_DADOS DA TAREFA_:
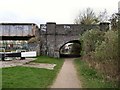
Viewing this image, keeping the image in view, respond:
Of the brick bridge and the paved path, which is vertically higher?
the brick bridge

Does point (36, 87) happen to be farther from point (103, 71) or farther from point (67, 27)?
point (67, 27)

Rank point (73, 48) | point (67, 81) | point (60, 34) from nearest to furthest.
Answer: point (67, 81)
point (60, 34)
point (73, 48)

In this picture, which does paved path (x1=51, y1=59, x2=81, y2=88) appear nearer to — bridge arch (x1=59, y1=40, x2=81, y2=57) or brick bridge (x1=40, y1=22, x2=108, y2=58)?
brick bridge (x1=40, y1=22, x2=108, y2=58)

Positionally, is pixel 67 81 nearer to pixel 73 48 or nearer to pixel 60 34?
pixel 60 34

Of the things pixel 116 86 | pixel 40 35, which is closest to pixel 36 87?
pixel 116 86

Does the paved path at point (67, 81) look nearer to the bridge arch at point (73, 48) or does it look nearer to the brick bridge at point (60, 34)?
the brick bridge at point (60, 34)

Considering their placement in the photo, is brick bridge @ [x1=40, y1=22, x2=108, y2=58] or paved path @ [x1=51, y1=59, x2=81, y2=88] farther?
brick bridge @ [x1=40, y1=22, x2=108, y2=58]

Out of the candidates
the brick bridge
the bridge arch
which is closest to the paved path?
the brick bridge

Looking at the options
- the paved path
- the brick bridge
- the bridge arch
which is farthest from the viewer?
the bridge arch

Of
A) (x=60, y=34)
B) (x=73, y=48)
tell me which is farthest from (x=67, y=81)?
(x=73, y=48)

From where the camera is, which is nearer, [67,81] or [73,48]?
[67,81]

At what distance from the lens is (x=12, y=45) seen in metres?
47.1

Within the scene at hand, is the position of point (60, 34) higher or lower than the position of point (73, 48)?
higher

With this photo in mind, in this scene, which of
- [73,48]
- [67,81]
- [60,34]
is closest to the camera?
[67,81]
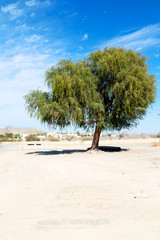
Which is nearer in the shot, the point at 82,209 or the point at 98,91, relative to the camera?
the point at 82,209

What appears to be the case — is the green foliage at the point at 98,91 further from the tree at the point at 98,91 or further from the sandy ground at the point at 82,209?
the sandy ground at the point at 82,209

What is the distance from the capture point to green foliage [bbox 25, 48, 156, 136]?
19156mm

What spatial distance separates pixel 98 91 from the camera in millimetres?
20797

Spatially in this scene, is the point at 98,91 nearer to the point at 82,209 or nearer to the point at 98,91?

_PROBLEMA PROPOSTO_:
Reproduza linha por linha todo o material acima, sem mudar nada, mas deixe as imagens de fora.

_A SOLUÇÃO_:
Viewing this image, keeping the image in view, respond:
Of the brick bridge and the paved path, which is vertically higher?
the brick bridge

Does point (36, 87) happen to be farther from point (103, 71) or farther from point (67, 27)?
point (67, 27)

Rank point (73, 48) | point (67, 81) | point (60, 34) from nearest to furthest.
Answer: point (67, 81)
point (60, 34)
point (73, 48)

In this picture, which does paved path (x1=51, y1=59, x2=81, y2=88) appear nearer to — bridge arch (x1=59, y1=40, x2=81, y2=57) or brick bridge (x1=40, y1=22, x2=108, y2=58)?
brick bridge (x1=40, y1=22, x2=108, y2=58)

Positionally, is pixel 67 81 nearer to pixel 73 48 or nearer to pixel 60 34?
pixel 60 34

Of the things pixel 116 86 | pixel 40 35, which is closest to pixel 36 87?
pixel 116 86

Does the paved path at point (67, 81) look nearer to the bridge arch at point (73, 48) or does it look nearer to the brick bridge at point (60, 34)?
the brick bridge at point (60, 34)

Considering their placement in the photo, is brick bridge @ [x1=40, y1=22, x2=108, y2=58] or paved path @ [x1=51, y1=59, x2=81, y2=88] farther?
brick bridge @ [x1=40, y1=22, x2=108, y2=58]

Out of the candidates
the brick bridge
the bridge arch
which is closest to the paved path?
the brick bridge

Looking at the options
- the paved path
- the brick bridge
- the bridge arch
which is farthest from the viewer?
the bridge arch

Of
A) (x=60, y=34)
B) (x=73, y=48)
tell me which is farthest from (x=67, y=81)?
(x=73, y=48)

From where the camera is, which is nearer, [67,81] or [73,48]?
[67,81]

At what distance from the lens is (x=12, y=45) seen in metres?
47.1

Within the scene at hand, is the position of point (60, 34) higher or lower than the position of point (73, 48)?
higher

With this photo in mind, in this scene, which of
- [73,48]
- [67,81]
- [60,34]
is closest to the camera?
[67,81]
Which is nearer in the shot, the point at 82,209 or the point at 98,91, relative to the camera?
the point at 82,209

What appears to be the case — is the green foliage at the point at 98,91 further from the tree at the point at 98,91 or further from the sandy ground at the point at 82,209?
the sandy ground at the point at 82,209

What is the distance from the capture point to green foliage [bbox 25, 48, 156, 136]?
19156mm

What spatial distance separates pixel 98 91 from the camera in millimetres?
20797

Spatially in this scene, is the point at 98,91 nearer to the point at 82,209 or nearer to the point at 98,91?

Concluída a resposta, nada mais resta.